Spatial reasoning records:
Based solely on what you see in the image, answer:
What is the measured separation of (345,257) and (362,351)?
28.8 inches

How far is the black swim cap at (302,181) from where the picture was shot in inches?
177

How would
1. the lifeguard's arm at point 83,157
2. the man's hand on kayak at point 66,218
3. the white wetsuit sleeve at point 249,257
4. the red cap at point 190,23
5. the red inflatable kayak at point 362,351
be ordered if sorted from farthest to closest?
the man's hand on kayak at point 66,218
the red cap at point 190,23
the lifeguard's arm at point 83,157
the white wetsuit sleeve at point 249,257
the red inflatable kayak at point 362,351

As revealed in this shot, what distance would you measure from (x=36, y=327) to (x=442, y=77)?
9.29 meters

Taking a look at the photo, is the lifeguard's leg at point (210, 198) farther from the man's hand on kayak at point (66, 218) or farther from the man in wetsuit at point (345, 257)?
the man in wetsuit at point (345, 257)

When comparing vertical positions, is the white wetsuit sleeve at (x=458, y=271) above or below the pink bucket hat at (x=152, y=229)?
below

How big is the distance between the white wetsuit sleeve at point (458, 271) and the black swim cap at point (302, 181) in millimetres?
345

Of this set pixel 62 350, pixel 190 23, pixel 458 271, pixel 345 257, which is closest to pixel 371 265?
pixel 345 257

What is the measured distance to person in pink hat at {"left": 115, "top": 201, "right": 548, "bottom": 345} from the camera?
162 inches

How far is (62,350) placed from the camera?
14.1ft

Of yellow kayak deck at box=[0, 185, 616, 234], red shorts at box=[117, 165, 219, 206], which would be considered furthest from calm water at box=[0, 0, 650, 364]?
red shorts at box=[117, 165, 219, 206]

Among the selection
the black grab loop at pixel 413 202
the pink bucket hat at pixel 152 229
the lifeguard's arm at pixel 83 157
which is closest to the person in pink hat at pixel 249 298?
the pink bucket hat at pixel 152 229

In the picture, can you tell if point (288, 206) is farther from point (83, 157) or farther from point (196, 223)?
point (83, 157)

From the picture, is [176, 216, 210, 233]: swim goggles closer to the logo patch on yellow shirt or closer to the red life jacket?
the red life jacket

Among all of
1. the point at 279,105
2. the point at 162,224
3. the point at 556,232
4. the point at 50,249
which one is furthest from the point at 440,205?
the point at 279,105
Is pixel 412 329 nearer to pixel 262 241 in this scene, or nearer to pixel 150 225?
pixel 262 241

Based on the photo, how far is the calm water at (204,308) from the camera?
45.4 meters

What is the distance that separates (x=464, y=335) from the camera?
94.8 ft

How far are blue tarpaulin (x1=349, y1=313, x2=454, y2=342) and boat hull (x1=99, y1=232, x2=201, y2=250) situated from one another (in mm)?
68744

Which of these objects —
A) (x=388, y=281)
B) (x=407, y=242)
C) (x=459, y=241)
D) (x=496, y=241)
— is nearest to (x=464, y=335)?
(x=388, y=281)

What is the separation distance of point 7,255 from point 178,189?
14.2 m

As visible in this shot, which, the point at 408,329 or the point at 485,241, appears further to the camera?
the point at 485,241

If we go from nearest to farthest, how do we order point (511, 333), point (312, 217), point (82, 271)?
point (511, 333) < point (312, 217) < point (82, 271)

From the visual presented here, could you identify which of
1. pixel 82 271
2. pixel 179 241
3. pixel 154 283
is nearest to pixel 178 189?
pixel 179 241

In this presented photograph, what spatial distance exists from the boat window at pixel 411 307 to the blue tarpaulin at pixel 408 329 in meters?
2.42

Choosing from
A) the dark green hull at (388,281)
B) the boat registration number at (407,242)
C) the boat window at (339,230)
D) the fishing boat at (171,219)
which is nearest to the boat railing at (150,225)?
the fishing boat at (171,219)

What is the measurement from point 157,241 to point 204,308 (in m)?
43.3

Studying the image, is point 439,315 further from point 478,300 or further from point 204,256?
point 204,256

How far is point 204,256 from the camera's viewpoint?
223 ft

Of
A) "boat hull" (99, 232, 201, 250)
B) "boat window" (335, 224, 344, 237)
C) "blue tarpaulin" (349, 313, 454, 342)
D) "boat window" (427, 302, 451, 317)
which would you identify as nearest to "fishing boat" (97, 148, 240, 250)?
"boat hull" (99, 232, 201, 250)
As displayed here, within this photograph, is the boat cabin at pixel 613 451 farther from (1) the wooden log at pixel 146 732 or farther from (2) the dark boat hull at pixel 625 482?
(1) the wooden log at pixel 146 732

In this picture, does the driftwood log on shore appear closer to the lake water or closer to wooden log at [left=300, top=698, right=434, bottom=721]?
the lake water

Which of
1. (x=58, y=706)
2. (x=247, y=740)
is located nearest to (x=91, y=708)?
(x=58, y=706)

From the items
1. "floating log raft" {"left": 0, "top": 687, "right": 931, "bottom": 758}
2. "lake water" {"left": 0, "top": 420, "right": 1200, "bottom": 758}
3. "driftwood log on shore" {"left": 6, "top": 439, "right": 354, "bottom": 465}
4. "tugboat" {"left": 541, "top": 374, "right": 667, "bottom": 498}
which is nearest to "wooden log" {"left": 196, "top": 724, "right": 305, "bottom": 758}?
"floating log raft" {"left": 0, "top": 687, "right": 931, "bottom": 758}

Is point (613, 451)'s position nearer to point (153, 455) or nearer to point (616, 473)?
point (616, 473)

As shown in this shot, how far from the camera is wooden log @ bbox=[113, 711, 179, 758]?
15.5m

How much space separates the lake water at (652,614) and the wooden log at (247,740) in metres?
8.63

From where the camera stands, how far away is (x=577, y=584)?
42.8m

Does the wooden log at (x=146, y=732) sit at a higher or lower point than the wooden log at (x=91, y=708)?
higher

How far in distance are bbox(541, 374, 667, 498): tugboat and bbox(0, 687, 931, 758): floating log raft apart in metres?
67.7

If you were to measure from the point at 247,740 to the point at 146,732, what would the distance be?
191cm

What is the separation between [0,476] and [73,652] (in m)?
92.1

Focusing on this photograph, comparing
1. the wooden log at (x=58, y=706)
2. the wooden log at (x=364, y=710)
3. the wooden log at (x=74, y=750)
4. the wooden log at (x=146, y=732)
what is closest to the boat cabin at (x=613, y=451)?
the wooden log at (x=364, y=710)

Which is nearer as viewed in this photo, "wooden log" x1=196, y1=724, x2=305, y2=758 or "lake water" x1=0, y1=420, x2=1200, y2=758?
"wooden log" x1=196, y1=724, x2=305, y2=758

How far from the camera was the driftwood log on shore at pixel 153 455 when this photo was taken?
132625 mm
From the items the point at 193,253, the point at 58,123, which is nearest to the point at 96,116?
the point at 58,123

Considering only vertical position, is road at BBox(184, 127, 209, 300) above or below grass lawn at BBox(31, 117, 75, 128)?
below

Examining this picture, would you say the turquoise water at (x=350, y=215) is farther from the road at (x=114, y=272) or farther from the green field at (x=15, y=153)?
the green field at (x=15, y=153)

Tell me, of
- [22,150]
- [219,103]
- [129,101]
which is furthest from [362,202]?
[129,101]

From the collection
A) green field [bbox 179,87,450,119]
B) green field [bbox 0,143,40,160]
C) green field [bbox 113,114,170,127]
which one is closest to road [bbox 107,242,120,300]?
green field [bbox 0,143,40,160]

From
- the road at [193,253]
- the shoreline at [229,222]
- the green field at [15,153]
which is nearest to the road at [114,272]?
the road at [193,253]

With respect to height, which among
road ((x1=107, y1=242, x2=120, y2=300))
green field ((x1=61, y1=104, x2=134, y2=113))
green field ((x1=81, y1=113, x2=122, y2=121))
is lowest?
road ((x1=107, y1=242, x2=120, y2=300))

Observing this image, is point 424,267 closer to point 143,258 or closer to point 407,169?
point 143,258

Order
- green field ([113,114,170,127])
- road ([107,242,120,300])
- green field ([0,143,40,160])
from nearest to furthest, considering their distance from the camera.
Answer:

Exercise. Locate each line in the material above that contains the word "cabin", and copy every such line.

Task result.
As displayed here, within this photograph, is the boat cabin at pixel 613 451 farther from (1) the wooden log at pixel 146 732 or farther from (2) the dark boat hull at pixel 625 482?
what is closest to the boat cabin at (x=613, y=451)?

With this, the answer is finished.